"""
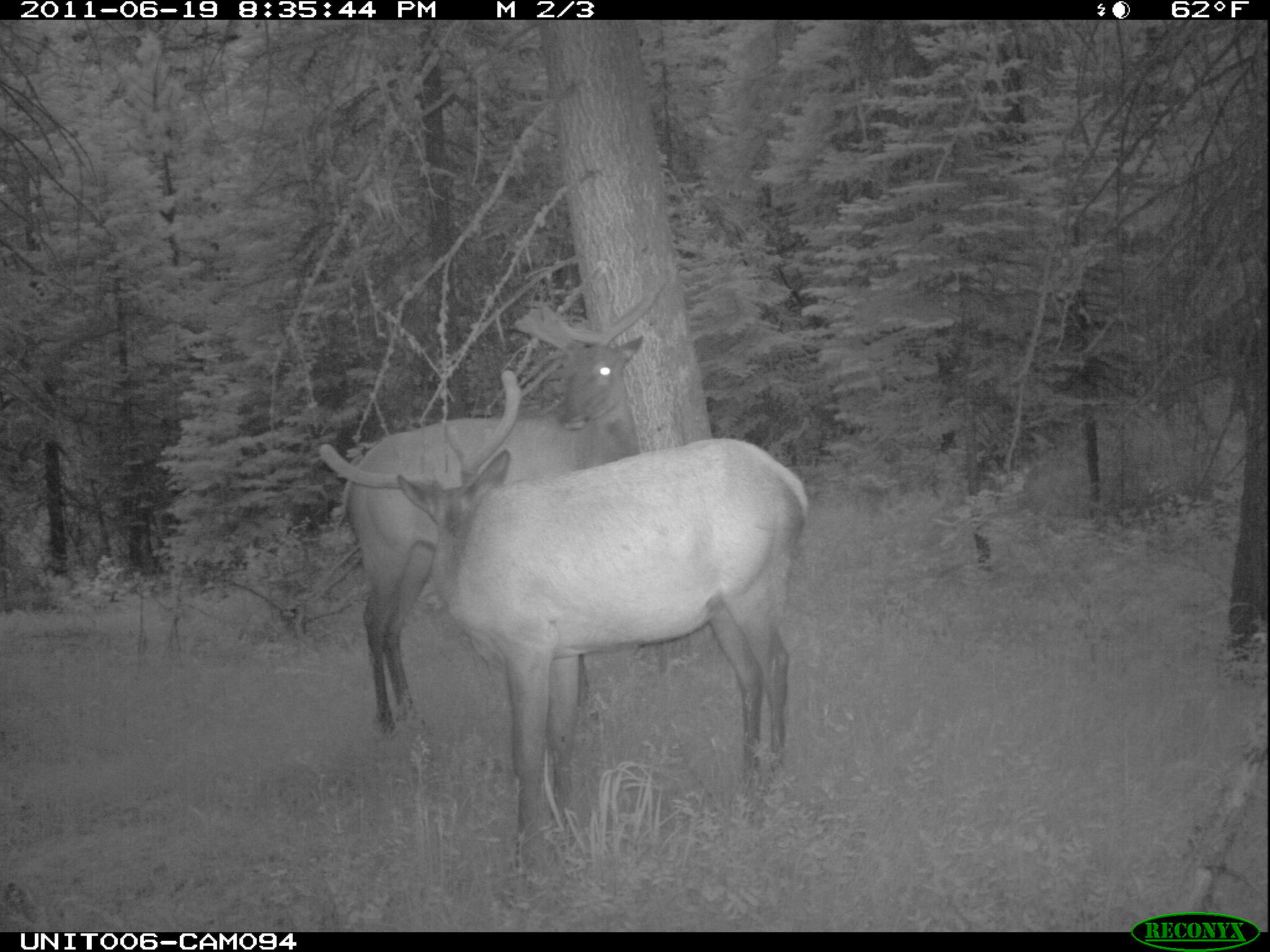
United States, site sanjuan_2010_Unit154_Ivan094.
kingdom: Animalia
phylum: Chordata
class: Mammalia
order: Artiodactyla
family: Cervidae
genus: Cervus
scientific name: Cervus elaphus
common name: red deer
"""
**What the exercise asks:** For this exercise, transcribe the data exactly but without its pictures.

**Finished exercise:**
United States, site sanjuan_2010_Unit154_Ivan094.
kingdom: Animalia
phylum: Chordata
class: Mammalia
order: Artiodactyla
family: Cervidae
genus: Cervus
scientific name: Cervus elaphus
common name: red deer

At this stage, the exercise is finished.